Thank you for Reading!

Introduction

In the age of AI, many developers are using AI in their workflows. This can range from AI assistants cleaning up a large code-base to developers vibe coding a prototype to showcase to others.

Regardless of your use of AI in your development, it is important to choose the model you want to work with. There are a lot of choices to choose from such as ChatGPT, Gemini, Copilot, etc. The one we are talking about today is Google's latest model: Gemma 4!

The goal of this article is to share our experiences using Gemma 4 in 4 different perspectives of Development starting from setting up Gemma 4 using Ollama, testing the hallucination of Gemma 4, how Gemma 4 outputs, and using Gemma 4 as an AI-Agent. Additionally, I will share our discoveries and whether we recommend using Gemma 4 based on our experiences! We hope that our experience of using Gemma 4 will help you to decide if Gemma 4 is right for you in any skill level of your developer career!

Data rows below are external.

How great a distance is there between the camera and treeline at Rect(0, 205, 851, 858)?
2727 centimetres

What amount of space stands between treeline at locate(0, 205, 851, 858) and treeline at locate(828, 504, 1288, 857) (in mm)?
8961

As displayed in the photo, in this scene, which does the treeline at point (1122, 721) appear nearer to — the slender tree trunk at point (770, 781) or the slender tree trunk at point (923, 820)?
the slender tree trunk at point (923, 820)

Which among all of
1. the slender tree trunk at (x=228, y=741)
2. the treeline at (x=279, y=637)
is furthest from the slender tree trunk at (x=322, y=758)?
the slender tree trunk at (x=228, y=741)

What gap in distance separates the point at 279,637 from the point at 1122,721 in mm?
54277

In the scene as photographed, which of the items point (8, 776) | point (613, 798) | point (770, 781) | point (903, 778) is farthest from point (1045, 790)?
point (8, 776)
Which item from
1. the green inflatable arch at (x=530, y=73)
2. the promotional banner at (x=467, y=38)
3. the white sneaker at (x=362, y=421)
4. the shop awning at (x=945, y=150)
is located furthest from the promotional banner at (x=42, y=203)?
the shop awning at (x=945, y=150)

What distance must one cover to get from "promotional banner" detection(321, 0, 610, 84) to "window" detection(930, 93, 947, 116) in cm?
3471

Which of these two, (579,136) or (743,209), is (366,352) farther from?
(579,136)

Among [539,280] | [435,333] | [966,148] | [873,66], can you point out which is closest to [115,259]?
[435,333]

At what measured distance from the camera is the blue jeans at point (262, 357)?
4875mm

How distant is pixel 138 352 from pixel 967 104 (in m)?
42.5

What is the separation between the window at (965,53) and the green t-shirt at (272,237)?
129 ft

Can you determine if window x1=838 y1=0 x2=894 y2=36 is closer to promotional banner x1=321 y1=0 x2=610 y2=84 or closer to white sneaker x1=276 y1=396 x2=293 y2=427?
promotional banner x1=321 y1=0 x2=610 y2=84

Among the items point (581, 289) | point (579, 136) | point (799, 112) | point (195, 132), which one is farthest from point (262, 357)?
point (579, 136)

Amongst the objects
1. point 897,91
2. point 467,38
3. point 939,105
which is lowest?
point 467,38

With that said, we will now talk about the setup process. In any development, we all experience setting up our environment whether it is OpenClaw or a simple NPM package! Having a local LLM is one of them. Here is Elmar's experience of setting up Gemma 4 using Ollama!

Setting up Gemma 4 using Ollama

Elmar Chavez

Licensed civil engineer turned full stack developer building accessible, responsive web applications. I also review code in Frontend Mentor and participate in collaborative projects.

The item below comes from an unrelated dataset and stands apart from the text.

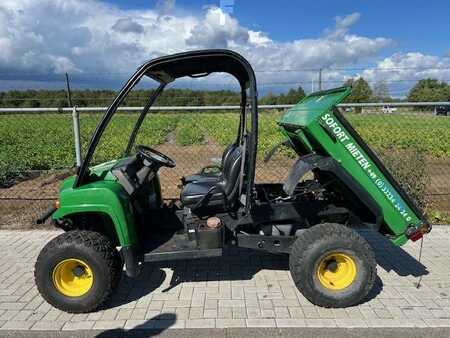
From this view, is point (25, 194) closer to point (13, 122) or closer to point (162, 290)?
point (162, 290)

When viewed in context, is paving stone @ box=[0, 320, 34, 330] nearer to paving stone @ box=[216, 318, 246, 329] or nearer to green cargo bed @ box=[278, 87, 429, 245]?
paving stone @ box=[216, 318, 246, 329]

Elmar has been using ChatGPT for the past year where he mainly uses it as a mentor when doing projects. He was interested having a LLM locally. He believes that having an LLM locally is convenient for his case, due to power outages he has to faced in the Philippines. Having Gemma 4 locally will allow him to be productive when coding without the need to worry about connecting to the internet. With that said, he started to research about setting up Gemma 4 using Ollama.

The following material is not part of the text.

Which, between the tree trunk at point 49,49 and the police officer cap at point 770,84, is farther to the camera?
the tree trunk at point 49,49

Installing Ollama and Gemma 4

Elmar started to search on the internet, looking for tutorials on getting started on Gemma 4.

One of the ways to get started is installing Ollama, which Elmar thought was a weird name until he realized the logo was an actual llama.

When downloading Ollama, the main issue is the storage, which was nearing 100% capacity and Ollama installer defaults to the C:\ drive.

After searching more about installing Ollama without installing on the C:\ drive, which led to this command he had to run on the terminal:

C:\Users\ELMAR>cd Downloads
C:\Users\ELMAR\Downloads>OllamaSetup.exe /DIR="D:\Ollama"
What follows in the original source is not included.